Well, not really. Of the controversial topics which have occupied a good deal of my professional and personal life, very few can be said to have the benefit of a clear body of biblical material which one can easily apply in sorting them out. Advice and opinion from equally fair-minded Christians has been all over the map. These issues include, in no particular order:
  • Whether there is a Christian way of doing business. Canada's richest and most successful Christian businessperson says that there is not.
  • Which political party to support, or even whether to vote at all.
  • Whether one should bear arms or participate in war. My conscientious objector father-in-law, and my father who fought in WW2 and later became a cop, might see the matter differently.
  • The acceptability of abortion under any circumstances.
  • Ditto with euthanasia and physician-assisted suicide.
  • Contraception. My Roman Catholic friends have a well-worked out opinion on this which I don't happen to agree with.
  • Labour relations and the role of the strike weapon, particularly in the public sector (e.g., strikes by teachers and nurses).
  • Vast areas of business ethics.
  • Setting up independent, faith-based institutions (I taught at evangelical Trinity Western University for eighteen years, and worked for five years for the Christian Labour Assoc. of Canada, a Christian labour union) versus living out one's faith with integrity within secular and pluralistic systems (I have been a public school trustee for twenty-seven years and lectured at the Univ. of British Columbia).
  • Bankruptcy. I wrote a book on this topic and encountered vastly different opinions on its morality both among people of faith and in society generally.
  • The role/status of women in church and the family. While this issue is not what it once was (thank goodness), there are still many churches here in Abbotsford (which has over 100 such institutions for a city of approximately 140,000 citizens) where the muzzle is for all intents and purposes still firmly applied when it comes to women preaching/teaching and giving church leadership. 
  • Capitalism versus socialism versus some other 'ism'. My wife's Mennonite cousin in Waterloo Ontario told me that Mennonites in his area typically vote NDP based on their commitment to social justice. He was gobsmacked when I told him the Mennonites here in British Columbia more often vote Conservative.
  • What constitutes "the Gospel". 
  • Divorce and remarriage.
  • The acceptability of drinking alcohol. I side with Jesus on this one and indulge in all forms of the grape. A former academic vice-president at Trinity Western clearly saw such behaviour as sinful and only recently was the outright ban on TWU employees taking a drink finally lifted.
  • Whether Hell or Heaven is the default destination for all human beings from birth.
I could go on, but I think you get my drift. At one time or another I have heard what are alleged to be biblically-based answers to all of these questions, but in almost every case the answers were as varied as the colours of the rainbow.

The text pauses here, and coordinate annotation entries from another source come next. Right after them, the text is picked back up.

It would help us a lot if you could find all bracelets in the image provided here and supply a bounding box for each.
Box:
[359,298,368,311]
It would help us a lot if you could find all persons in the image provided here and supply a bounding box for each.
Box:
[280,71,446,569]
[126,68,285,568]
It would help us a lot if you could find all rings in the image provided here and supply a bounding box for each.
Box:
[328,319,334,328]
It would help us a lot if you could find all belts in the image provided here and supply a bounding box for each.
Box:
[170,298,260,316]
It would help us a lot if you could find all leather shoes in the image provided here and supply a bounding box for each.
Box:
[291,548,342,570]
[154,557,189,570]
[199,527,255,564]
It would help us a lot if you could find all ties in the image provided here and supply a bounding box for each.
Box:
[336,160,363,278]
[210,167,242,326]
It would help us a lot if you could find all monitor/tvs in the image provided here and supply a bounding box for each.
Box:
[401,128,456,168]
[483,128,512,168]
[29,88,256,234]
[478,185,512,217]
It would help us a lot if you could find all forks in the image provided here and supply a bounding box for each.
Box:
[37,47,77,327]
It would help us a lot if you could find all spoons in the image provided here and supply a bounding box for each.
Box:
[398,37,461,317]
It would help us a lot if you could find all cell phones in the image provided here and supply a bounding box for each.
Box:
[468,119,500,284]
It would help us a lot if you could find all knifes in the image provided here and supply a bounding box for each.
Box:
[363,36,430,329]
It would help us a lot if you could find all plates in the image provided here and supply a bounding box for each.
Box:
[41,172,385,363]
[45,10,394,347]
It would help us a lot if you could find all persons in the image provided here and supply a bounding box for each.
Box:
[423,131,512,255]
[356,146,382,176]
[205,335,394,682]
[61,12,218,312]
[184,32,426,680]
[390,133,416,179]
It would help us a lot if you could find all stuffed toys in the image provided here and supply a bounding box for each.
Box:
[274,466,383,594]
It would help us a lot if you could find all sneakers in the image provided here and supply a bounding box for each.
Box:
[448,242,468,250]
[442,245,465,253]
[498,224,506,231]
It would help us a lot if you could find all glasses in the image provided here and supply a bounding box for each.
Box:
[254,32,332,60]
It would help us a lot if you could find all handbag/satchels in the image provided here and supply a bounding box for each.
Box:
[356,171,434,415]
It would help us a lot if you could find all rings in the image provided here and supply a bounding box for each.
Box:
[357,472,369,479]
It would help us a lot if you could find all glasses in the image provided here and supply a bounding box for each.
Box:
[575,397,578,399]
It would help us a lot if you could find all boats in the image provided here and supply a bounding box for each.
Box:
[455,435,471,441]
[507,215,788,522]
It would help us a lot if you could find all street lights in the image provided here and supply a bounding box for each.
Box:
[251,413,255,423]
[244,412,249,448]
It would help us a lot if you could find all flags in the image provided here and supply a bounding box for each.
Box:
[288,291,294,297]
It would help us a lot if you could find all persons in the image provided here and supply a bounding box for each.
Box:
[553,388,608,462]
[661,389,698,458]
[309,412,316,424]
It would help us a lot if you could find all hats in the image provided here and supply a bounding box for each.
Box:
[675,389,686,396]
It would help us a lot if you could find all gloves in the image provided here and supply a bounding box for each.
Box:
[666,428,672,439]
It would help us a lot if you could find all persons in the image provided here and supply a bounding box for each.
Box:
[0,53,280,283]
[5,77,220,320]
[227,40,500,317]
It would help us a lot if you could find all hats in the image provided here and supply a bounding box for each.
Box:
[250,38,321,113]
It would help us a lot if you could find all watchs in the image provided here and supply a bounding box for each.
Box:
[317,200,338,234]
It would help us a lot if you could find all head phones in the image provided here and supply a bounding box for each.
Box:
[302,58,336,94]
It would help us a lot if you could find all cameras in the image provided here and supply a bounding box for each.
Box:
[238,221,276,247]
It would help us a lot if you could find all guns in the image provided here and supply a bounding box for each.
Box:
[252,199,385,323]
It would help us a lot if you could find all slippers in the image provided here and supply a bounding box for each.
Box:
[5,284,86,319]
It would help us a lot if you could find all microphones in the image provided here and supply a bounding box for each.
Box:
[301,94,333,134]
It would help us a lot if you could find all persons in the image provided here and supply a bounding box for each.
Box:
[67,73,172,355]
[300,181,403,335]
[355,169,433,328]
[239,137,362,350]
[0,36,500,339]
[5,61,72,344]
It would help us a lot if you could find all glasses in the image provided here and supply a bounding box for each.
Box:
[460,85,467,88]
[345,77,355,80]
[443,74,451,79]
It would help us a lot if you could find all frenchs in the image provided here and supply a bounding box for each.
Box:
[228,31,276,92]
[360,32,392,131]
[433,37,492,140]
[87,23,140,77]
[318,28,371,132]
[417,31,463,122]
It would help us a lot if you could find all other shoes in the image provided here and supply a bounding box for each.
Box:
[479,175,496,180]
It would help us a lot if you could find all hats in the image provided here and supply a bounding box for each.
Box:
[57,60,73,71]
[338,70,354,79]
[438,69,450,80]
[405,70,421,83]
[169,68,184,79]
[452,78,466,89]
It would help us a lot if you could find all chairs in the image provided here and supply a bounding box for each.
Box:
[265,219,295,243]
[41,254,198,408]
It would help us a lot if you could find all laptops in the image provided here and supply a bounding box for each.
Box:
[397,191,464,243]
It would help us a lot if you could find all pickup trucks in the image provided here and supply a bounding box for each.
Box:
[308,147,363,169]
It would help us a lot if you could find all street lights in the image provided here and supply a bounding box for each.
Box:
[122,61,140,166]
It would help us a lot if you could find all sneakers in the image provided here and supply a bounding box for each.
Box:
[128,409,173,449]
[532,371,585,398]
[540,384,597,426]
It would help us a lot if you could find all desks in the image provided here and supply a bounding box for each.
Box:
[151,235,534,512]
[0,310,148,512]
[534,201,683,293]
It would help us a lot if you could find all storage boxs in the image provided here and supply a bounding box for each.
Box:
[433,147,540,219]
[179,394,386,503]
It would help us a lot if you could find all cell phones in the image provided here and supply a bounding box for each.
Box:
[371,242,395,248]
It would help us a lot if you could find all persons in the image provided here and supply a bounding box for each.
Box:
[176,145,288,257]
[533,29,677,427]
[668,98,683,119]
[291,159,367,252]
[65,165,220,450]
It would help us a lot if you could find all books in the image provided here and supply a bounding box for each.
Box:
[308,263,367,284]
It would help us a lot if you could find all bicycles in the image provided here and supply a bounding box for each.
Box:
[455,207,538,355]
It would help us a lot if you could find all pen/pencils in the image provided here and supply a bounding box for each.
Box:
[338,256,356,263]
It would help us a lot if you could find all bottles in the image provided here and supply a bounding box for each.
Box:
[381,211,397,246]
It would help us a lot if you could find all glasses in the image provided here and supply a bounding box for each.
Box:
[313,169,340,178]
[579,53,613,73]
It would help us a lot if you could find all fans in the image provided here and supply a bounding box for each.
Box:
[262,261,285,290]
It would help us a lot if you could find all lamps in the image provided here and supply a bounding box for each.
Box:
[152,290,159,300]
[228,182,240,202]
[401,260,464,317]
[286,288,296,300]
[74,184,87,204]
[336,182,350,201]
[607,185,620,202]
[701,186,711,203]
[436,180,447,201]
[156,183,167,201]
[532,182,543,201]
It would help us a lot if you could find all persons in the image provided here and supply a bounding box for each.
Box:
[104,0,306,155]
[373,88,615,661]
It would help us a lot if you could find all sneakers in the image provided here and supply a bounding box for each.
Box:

Which brings me back to matters LGBT. What I hope that I've demonstrated is--while taking a high view of the infallibility and relevance of scripture--that whether all forms of sexual relations between people of the same gender are unacceptable to God is not nearly as clear cut as those who boycotted World Vision for a day or two see it to be--quite the opposite in my opinion. When explicit teaching is missing, we have to go with principles, values, and objectives underlying biblical material, and with the broader context within which the teaching occurs.

I know that some of you, despite my best attempts to dissuade you, will go right back to Leviticus and its "unambiguous" teaching in chapters 18 and 20.  So I want to take one last crack at the dangers of using of Old Testament legal material to define present-day morality. And I want to do this for the following reason:

Taking Leviticus at its word, we have to say that there were times when Jesus must have been, in his Father's eyes, unclean.